• Directions for this task:
Restate word for word the lines of the records below, starting at the line that contains "Binding (filete) branco" and ending at the line that contains "Here's where she", with both of those lines included and nothing else.

• Available records:
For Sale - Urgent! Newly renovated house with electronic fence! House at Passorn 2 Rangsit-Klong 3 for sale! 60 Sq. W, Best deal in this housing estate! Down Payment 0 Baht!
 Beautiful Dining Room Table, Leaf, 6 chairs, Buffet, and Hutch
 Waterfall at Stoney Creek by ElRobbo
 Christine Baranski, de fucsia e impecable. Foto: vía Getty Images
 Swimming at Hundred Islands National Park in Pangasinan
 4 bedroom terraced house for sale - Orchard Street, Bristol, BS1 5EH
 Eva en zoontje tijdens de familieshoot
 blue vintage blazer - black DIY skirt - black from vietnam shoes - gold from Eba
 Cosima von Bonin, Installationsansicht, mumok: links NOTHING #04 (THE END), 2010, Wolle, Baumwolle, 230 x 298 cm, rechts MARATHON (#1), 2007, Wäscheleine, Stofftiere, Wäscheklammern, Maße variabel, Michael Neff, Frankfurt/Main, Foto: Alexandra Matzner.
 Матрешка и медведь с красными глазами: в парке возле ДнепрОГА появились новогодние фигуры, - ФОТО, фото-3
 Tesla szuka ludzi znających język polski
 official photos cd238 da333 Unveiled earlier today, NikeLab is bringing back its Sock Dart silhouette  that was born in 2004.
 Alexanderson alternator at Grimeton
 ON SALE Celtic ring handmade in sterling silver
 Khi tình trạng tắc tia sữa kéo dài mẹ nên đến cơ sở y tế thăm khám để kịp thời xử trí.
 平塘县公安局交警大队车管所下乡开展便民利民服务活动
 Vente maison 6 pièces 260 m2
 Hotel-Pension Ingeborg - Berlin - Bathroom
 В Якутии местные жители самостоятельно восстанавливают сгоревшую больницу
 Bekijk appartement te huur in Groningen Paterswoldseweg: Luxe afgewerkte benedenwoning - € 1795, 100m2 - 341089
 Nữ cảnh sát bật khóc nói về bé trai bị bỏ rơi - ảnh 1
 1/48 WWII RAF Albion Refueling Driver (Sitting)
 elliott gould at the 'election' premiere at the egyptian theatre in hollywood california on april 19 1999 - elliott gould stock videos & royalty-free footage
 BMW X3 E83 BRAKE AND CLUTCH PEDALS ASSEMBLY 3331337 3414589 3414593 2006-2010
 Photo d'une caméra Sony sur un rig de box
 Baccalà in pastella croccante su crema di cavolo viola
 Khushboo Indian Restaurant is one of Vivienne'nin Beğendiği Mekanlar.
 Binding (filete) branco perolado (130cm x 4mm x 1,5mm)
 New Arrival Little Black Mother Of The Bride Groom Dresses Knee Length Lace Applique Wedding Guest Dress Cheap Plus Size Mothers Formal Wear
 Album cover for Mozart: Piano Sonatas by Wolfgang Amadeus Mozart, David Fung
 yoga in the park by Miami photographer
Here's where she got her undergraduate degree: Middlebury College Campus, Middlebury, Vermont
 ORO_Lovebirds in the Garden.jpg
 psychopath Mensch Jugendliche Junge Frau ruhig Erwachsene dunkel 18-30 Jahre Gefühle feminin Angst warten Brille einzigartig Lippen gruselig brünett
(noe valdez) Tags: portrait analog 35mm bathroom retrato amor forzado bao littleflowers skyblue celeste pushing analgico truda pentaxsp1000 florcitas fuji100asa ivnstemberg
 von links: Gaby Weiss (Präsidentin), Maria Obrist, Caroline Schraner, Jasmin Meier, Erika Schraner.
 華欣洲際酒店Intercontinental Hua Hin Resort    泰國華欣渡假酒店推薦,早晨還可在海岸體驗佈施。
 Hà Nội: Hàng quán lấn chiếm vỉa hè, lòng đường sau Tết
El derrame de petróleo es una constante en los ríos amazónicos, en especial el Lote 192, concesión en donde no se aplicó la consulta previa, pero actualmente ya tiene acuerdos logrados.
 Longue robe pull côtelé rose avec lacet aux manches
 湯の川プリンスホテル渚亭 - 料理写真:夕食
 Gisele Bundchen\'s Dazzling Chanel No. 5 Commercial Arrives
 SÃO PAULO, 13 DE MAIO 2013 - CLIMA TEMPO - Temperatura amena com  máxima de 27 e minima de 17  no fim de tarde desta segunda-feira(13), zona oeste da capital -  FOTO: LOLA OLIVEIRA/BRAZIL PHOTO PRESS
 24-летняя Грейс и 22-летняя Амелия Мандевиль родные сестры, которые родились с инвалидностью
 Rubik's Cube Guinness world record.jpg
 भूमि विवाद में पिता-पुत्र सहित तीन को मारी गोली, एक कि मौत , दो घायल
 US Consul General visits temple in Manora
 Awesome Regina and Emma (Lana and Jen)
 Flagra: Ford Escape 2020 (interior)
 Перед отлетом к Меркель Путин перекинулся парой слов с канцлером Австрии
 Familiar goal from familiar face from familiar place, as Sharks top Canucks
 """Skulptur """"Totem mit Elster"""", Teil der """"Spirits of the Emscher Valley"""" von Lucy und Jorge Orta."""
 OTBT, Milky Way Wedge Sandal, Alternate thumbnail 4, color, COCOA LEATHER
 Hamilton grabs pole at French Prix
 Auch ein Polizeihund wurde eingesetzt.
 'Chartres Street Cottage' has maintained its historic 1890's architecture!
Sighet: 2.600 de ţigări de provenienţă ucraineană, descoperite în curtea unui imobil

• Response below:
 Binding (filete) branco perolado (130cm x 4mm x 1,5mm)
 New Arrival Little Black Mother Of The Bride Groom Dresses Knee Length Lace Applique Wedding Guest Dress Cheap Plus Size Mothers Formal Wear
 Album cover for Mozart: Piano Sonatas by Wolfgang Amadeus Mozart, David Fung
 yoga in the park by Miami photographer
Here's where she got her undergraduate degree: Middlebury College Campus, Middlebury, Vermont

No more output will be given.